This is one post that is turning out to be so helpful to me and many others, Keep it going.

Peter


----------



## siobhanwf

complaining online is a possibility too.

Portal do Consumidor 

follow this instruction

Página inicial > Reclamações > Efectuar uma reclamação 

This is the same as filling out the Livro de Reclamacoes of any company I believe.

Every establishment has to maintain an official "Complaints Book" which is regularly controlled by the Authorities.


----------



## Bubbles67

siobhanwf said:


> complaining online is a possibility too.
> 
> Portal do Consumidor
> 
> follow this instruction
> 
> Página inicial > Reclamações > Efectuar uma reclamação
> 
> This is the same as filling out the Livro de Reclamacoes of any company I believe.
> 
> Every establishment has to maintain an official "Complaints Book" which is regularly controlled by the Authorities.

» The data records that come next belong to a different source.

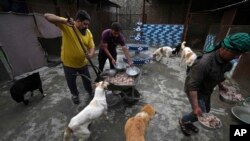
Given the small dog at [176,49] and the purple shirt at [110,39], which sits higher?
the purple shirt at [110,39]

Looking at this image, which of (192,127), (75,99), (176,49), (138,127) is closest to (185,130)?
(192,127)

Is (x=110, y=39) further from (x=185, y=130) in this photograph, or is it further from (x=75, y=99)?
(x=185, y=130)

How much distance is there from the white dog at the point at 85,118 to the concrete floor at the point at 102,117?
0.53m

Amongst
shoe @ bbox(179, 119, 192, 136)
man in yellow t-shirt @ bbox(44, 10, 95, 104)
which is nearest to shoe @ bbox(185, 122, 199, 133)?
shoe @ bbox(179, 119, 192, 136)

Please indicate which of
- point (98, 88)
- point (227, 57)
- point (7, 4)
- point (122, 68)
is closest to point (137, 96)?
point (122, 68)

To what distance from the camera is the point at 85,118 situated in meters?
2.21

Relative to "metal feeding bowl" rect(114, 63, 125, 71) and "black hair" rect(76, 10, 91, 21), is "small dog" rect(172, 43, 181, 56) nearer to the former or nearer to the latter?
"metal feeding bowl" rect(114, 63, 125, 71)

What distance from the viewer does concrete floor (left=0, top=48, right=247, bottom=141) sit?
8.84ft

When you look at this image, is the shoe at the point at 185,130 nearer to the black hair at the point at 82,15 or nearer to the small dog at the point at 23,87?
the black hair at the point at 82,15

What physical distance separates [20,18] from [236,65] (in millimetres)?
7200

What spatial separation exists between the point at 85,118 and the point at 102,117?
98 centimetres

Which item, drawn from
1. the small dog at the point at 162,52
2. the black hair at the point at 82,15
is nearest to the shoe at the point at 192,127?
the black hair at the point at 82,15

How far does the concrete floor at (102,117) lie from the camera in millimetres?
2694

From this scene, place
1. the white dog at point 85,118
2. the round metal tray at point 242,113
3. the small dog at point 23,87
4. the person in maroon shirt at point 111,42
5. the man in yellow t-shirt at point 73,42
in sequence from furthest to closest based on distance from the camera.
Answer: the person in maroon shirt at point 111,42 → the small dog at point 23,87 → the round metal tray at point 242,113 → the man in yellow t-shirt at point 73,42 → the white dog at point 85,118
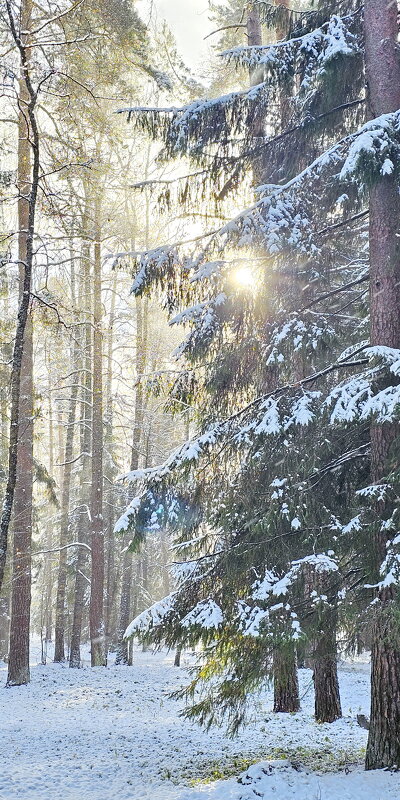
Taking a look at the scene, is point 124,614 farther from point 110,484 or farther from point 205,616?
point 205,616

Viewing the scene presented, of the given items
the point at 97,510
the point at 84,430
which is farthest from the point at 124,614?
the point at 84,430

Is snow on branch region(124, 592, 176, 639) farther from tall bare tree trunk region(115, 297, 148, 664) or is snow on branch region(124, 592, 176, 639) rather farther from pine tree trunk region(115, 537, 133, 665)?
pine tree trunk region(115, 537, 133, 665)

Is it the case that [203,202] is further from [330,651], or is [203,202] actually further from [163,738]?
[163,738]

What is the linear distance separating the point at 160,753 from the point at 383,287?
263 inches

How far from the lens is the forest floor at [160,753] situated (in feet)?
17.7

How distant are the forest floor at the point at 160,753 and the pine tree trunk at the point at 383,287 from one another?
383 millimetres

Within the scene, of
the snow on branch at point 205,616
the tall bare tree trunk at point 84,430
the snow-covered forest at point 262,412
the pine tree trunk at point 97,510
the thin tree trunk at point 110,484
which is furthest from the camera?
the thin tree trunk at point 110,484

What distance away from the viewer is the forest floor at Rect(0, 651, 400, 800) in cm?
541

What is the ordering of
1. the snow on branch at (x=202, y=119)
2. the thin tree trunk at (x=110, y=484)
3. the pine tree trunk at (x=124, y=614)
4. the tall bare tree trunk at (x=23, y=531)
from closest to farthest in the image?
the snow on branch at (x=202, y=119) → the tall bare tree trunk at (x=23, y=531) → the pine tree trunk at (x=124, y=614) → the thin tree trunk at (x=110, y=484)

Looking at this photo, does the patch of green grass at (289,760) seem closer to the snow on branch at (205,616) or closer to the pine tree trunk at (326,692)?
the pine tree trunk at (326,692)

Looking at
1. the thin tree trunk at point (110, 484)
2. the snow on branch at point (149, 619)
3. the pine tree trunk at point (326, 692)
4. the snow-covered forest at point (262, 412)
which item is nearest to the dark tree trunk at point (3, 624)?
the thin tree trunk at point (110, 484)

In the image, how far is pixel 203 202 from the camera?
721 cm

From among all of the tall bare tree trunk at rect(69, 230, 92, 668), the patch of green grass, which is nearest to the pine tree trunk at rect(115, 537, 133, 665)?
the tall bare tree trunk at rect(69, 230, 92, 668)

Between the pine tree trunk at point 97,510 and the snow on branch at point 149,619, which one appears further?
the pine tree trunk at point 97,510
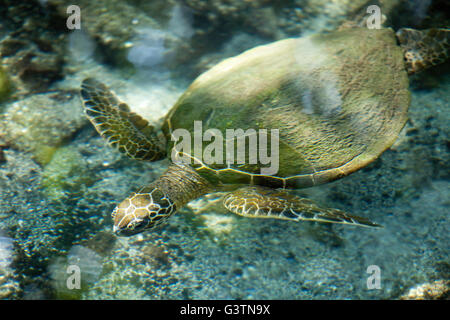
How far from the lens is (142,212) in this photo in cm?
235

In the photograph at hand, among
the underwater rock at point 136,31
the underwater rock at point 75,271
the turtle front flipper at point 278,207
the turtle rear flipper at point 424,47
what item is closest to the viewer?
the turtle front flipper at point 278,207

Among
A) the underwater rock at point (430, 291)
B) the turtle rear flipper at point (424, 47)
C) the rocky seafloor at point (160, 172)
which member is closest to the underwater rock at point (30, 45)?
the rocky seafloor at point (160, 172)

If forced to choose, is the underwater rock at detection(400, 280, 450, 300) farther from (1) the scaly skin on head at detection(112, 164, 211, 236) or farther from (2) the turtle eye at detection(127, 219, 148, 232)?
(2) the turtle eye at detection(127, 219, 148, 232)

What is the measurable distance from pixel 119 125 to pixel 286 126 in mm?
1594

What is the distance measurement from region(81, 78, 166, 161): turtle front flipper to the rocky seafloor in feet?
0.84

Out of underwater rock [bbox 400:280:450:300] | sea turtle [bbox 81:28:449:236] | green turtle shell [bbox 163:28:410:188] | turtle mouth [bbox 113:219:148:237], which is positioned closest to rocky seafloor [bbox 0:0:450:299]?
underwater rock [bbox 400:280:450:300]

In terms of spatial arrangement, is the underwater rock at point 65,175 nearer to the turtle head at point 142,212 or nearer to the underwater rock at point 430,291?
the turtle head at point 142,212

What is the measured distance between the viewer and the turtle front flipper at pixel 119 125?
2.83 meters

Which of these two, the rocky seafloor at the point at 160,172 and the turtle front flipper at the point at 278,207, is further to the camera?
the rocky seafloor at the point at 160,172

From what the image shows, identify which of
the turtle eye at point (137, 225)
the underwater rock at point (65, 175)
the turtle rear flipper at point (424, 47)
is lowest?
the underwater rock at point (65, 175)

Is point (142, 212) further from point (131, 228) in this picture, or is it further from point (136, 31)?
point (136, 31)

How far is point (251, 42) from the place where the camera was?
395 cm
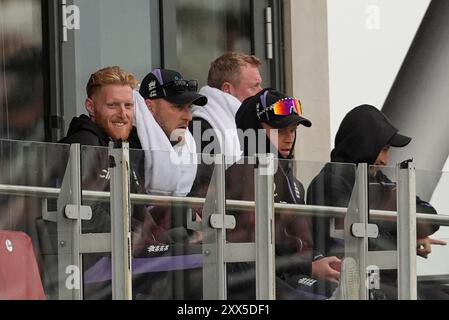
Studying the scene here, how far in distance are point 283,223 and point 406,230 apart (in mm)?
823

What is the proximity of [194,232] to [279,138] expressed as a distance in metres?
1.13

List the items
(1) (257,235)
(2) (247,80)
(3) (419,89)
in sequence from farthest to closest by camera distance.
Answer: (3) (419,89)
(2) (247,80)
(1) (257,235)

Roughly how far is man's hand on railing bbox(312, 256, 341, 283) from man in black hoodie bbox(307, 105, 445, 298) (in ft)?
0.17

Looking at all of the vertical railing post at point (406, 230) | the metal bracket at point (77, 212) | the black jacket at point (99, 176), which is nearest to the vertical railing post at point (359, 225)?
the vertical railing post at point (406, 230)

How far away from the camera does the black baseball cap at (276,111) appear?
9.15 metres

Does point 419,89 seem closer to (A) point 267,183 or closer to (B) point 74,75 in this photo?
(B) point 74,75

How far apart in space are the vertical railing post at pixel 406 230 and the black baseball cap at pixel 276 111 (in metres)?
0.65

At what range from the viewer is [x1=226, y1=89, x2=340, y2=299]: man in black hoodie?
27.4 feet

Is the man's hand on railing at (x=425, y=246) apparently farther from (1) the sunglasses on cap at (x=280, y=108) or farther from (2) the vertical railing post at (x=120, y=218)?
(2) the vertical railing post at (x=120, y=218)

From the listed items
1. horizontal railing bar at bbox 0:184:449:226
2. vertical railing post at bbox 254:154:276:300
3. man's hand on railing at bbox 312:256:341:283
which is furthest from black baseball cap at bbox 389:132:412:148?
vertical railing post at bbox 254:154:276:300

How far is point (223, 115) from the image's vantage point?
9.77m

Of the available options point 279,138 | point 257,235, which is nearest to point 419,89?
point 279,138

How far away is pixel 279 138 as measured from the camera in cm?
914

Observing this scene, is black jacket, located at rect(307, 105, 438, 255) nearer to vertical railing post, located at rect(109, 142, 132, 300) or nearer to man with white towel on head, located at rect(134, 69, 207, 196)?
man with white towel on head, located at rect(134, 69, 207, 196)
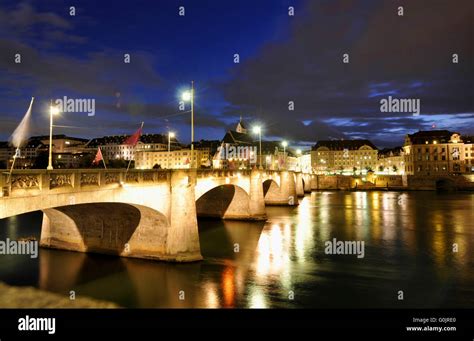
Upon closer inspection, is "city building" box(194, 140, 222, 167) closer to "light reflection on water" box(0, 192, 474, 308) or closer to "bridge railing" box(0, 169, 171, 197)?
"light reflection on water" box(0, 192, 474, 308)

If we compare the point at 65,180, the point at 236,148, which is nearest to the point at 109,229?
the point at 65,180

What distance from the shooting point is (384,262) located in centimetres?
2633

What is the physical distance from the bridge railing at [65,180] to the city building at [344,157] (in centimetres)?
15103

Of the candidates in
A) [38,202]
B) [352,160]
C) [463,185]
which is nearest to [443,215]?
[38,202]

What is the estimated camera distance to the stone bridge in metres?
14.1

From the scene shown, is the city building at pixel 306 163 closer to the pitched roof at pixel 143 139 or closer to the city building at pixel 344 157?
the city building at pixel 344 157

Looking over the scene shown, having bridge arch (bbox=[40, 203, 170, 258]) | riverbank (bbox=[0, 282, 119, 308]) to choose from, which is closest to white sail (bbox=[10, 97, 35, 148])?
riverbank (bbox=[0, 282, 119, 308])

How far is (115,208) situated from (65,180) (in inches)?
288

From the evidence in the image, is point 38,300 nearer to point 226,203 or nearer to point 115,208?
point 115,208

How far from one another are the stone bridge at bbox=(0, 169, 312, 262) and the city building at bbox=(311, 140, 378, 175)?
465 feet

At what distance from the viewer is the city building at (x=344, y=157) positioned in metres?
163

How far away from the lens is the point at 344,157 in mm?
165500

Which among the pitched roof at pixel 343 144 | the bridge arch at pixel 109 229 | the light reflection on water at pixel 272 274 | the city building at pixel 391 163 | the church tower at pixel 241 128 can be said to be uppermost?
the church tower at pixel 241 128

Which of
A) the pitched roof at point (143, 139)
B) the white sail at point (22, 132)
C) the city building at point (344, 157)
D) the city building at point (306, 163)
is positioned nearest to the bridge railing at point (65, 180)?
→ the white sail at point (22, 132)
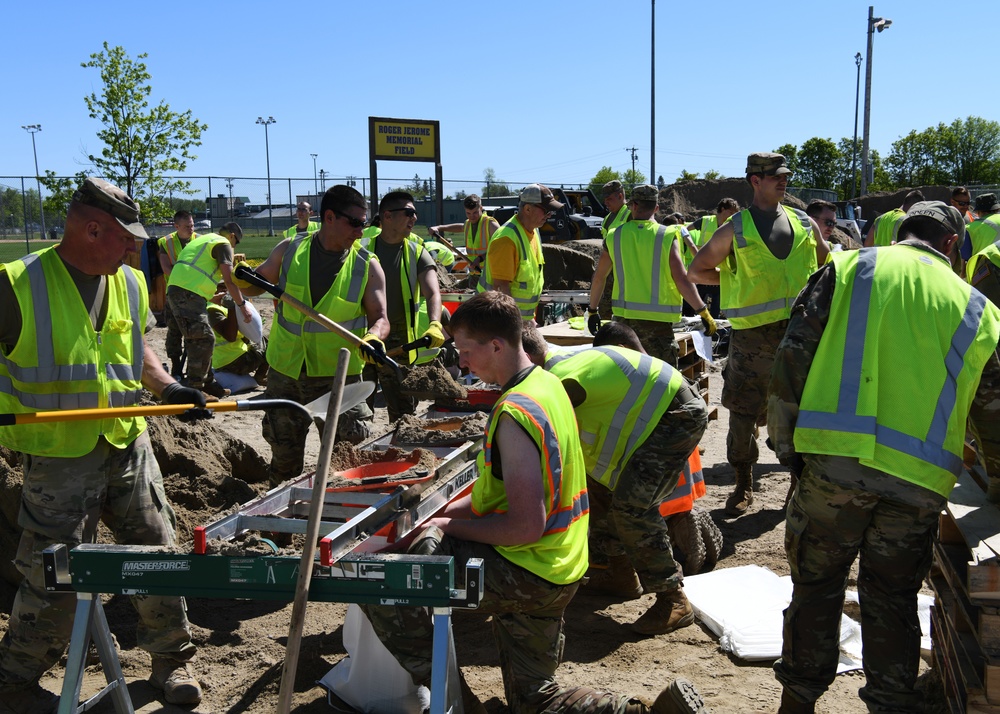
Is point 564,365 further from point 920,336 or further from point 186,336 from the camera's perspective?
point 186,336

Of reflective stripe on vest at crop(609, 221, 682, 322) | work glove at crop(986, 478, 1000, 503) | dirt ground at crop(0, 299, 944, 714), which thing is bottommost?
dirt ground at crop(0, 299, 944, 714)

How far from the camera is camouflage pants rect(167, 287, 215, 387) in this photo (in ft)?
31.7

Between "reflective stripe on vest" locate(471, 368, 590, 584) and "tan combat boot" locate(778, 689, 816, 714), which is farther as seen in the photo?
"tan combat boot" locate(778, 689, 816, 714)

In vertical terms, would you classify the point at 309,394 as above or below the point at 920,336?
below

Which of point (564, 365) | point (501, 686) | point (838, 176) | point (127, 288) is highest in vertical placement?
point (838, 176)

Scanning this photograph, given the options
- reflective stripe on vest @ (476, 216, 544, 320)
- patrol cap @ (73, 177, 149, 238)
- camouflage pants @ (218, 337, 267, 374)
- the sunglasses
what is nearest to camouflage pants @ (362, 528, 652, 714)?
patrol cap @ (73, 177, 149, 238)

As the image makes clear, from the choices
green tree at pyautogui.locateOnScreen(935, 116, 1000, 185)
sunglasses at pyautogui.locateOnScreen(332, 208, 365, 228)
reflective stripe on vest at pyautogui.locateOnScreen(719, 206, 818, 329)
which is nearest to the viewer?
sunglasses at pyautogui.locateOnScreen(332, 208, 365, 228)

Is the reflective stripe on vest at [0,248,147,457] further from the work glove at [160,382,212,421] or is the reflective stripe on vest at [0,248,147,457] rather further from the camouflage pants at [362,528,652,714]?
the camouflage pants at [362,528,652,714]

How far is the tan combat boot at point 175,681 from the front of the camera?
12.1 feet

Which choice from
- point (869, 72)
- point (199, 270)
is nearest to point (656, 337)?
point (199, 270)

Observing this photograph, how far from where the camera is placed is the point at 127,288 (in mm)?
3756

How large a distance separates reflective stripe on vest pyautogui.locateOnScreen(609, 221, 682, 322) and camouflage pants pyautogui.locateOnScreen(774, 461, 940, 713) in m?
3.95

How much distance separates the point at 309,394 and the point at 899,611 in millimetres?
3412

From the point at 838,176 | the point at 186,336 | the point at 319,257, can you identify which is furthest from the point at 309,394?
the point at 838,176
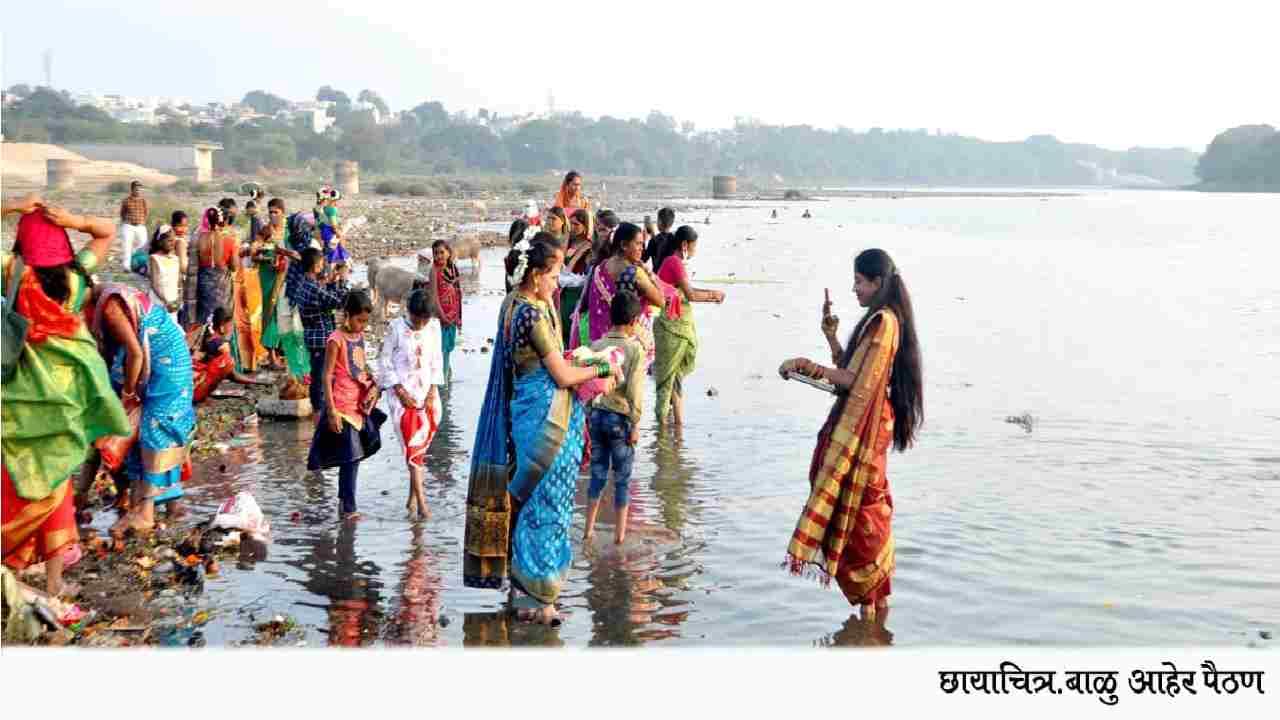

This is very useful siobhanwf, I will add this to my website and in the next magazine.:clap2:


----------



## yorkshire lass

If it is so easy to get things done through a complaints book then PT must be the exception 
We have had an ongoing complaint with them for 18 months over Meo. Every month money is taken out of our account for a service we are not even getting. In fact we did not even sign the contact for Meo because we already new we were not going to keep it, but PT insist that it was not necessary for them to have a signed contract from us and they already have access to our bank details through the landline. Written complaints to Porto, as requested by PT for us to do ourselves, are ignored, not even acknowledged. Unfortunately we also have their telephone service and internet service from Sapo so threatening to cancel at the bank loses us everything. So now we are leaving them altogether and going to Worldcom and we will have to fight out the all monies owed back to us after we have left them. As far as we are concerned they are losing a good customer. Clix will lose os too as a customer, because we are giving up the PT land line. PT even have the cheek to charge us every month for the Meo box and we own it as well as the satellite dish. So complaining does not always work, more likely ignored in the hopes you will just go away. On paper, these things are in place to protect us as customers but in our experience it is all a waste of time


----------